大豆イソフラボンでナマズをメス化、近大新宮実験場
2021年05月02日 18時37分
新宮市の近畿大学水産研究所・新宮実験場では、このほど、大豆イソフラボンを用いたナマズの全メス化に、日本で初めて成功したと発表しました。
成功したのは、稲野俊直(いねの・としなお)准教授の研究グループで、大豆イソフラボンの成分のゲニステインを溶かした水で飼育することで、全ての個体のメス化に成功したということです。
ナマズの養殖では、メスが1年未満で出荷サイズに達するのに対し、オスは成長に停滞期があるため、養殖期間が長く、オスとメスの比率によっては、生産効率の低下を招いていました。そこで、研究グループでは、成長が早いメスだけを養殖する技術開発を進めてきました。

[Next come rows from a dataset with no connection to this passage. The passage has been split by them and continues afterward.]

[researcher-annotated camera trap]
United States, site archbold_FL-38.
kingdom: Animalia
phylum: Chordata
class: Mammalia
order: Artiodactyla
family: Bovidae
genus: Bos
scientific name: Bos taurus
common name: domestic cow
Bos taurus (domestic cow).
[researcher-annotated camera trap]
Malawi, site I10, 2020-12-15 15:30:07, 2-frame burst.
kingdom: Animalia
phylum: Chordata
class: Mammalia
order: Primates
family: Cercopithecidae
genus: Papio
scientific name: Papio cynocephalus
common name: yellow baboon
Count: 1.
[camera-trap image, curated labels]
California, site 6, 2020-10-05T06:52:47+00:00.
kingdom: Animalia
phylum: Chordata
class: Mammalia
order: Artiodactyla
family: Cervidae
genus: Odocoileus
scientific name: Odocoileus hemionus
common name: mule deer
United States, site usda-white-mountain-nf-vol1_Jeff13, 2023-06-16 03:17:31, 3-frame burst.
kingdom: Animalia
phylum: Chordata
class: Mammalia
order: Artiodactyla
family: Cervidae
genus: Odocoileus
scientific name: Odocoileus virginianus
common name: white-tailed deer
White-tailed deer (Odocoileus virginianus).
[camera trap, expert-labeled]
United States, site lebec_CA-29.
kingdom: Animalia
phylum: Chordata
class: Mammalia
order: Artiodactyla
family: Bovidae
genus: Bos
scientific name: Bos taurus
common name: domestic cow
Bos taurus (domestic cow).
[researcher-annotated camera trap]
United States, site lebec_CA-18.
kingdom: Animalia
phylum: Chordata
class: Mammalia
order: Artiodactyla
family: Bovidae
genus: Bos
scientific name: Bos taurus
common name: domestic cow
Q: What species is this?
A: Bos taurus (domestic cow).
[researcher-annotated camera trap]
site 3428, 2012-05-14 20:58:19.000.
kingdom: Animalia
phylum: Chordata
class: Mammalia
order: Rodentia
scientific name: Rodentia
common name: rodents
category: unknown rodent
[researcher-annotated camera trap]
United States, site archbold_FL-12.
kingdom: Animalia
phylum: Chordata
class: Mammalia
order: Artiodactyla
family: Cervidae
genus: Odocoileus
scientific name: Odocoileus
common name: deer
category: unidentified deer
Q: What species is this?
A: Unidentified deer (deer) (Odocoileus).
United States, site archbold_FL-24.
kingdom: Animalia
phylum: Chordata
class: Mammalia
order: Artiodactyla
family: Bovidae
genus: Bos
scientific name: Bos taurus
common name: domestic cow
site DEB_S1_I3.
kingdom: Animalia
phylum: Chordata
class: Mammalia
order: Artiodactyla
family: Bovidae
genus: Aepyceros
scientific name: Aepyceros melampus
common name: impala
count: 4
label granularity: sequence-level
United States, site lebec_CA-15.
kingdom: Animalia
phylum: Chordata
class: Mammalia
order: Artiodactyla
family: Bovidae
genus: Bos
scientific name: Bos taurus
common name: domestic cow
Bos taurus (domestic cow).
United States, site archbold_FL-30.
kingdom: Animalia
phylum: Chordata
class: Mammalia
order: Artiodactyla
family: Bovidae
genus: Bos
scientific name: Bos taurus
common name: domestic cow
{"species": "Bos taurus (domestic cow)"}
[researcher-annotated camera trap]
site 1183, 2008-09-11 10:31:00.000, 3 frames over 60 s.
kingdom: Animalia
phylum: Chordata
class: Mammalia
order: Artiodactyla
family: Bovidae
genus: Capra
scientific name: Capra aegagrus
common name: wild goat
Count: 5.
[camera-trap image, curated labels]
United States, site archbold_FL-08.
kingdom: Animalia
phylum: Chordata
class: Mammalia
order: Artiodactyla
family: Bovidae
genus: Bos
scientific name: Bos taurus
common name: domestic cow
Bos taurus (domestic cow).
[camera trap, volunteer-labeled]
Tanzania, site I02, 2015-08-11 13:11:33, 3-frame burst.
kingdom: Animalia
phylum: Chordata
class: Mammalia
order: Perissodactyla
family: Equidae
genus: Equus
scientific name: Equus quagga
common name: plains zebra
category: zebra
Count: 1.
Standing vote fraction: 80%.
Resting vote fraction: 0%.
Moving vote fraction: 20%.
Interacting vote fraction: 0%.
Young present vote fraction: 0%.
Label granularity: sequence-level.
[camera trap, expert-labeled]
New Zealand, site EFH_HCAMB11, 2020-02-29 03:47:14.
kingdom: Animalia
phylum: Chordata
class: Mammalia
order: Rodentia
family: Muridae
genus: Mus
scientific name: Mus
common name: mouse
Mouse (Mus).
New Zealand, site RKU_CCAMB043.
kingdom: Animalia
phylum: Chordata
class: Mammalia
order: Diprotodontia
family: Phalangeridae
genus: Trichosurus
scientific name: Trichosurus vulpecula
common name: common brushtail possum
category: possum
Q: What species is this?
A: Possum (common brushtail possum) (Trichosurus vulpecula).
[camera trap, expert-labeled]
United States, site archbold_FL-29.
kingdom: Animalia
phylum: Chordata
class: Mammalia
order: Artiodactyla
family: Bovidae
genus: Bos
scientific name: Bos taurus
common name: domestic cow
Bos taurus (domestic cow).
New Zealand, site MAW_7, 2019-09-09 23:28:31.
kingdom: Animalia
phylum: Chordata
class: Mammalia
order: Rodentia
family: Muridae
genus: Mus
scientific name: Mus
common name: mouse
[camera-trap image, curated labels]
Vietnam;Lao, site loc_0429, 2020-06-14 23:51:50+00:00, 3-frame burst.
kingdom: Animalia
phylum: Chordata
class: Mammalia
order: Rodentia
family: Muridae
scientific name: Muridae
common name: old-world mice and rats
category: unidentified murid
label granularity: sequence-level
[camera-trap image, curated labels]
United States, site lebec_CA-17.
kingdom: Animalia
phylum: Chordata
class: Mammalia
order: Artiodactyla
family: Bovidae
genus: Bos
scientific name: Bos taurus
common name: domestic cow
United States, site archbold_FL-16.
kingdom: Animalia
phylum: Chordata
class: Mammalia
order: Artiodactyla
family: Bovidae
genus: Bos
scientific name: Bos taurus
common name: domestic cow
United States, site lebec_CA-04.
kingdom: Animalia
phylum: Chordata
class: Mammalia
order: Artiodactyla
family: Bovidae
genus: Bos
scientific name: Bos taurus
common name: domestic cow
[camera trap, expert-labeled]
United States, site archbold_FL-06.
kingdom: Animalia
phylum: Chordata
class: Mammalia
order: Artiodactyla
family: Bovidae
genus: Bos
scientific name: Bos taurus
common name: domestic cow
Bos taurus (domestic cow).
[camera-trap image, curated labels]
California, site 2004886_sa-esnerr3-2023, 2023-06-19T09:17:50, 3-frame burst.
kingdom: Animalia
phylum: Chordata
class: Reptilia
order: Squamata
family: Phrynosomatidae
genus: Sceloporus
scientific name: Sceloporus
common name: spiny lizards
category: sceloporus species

大豆イソフラボンは、生物の体内で女性ホルモンと同様の作用を持つ成分の一つで、すでにサプリメントとして市販されています。
今回の成功で、これまで利用が難しかった小型のオスの廃棄ロスの削減につながるほか、メスの価値が高い、他の養殖魚への応用も期待できるとして、新宮実験場では、チョウザメのメス化に取り組みたいとしています。